Towards the end of March, my sister-in-law walked out on my brother after a drunken fight. We didn't see this coming, and her family is basically forcing pressuring her into a complete divorce. At the request of my family to avoid further pain to both my brother and sister-in-law, I'm not speaking with her. My parents don't want me to contact her first, and she hasn't contacted me. I really miss her and I really want to talk to her again. It hurts that I can't just randomly text her anymore, and knowing that she hasn't reached out to me makes me really upset. I'm starting to wonder if she'll miss me at all when everything is over. My sister-in-law and I are were very close. She and my brother met in high school, and we've gotten along wonderfully since day 1. They would have been married for 3 years this coming October. She and I have shared everything, from shoes to pants to accessories to secrets. We've been more than sister-in-laws since their wedding; she's been my older sister in every way. I used to go to her all the time for advice, and she used to vent to me about the little things. We would go out for lunch, go thrift-shopping together, or go on long walks just to talk. I'm scared. If their divorce goes through, I'm scared I won't be able to do those things with her anymore. I feel like I'm losing my sister, and it honestly hurts.
I'm at university, 2.5 hours away from home, so I'm not there with the rest of my family during this time. I don't know when I will see her again, and part of me is scared that I won't see her again. I may be overreacting a bit, but I'm sad.
(This is me with my brothers and sister-in-law (on the right) with another friend.)
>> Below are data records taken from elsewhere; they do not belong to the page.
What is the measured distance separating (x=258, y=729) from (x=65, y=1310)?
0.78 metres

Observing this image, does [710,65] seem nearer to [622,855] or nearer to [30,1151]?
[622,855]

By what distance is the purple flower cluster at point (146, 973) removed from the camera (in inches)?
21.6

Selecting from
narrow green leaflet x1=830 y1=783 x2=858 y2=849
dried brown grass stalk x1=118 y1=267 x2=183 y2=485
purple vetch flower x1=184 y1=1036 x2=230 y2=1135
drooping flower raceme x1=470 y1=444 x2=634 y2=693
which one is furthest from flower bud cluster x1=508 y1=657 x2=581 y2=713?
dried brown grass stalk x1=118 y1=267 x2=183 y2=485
Around this time last year, my brother and his long-time girlfriend broke up as well. I had accepted that girl as a sister too, and she, my sister-in-law, and I used to go out and have random sister dates. When my brother and his girlfriend split, she and I didn't talk as much. We still talk, but we're not as close as we were before and I know that I have lost some of her. I really don't want this to happen to me and my sister-in-law, but I don't know how to stop it. I've lost 2 sisters in 2 years, and it hurts.
(This is us Christmas 2011. (I'm in the middle.))
The three of us were as close as real sisters, and I can't believe I'm losing both of these amazing women. They've helped shape me into the (19 year old) woman I am today, and I don't know what I will do without these constant presences in my life. My sisters, I miss you! Please don't forget about me, ok? I love you.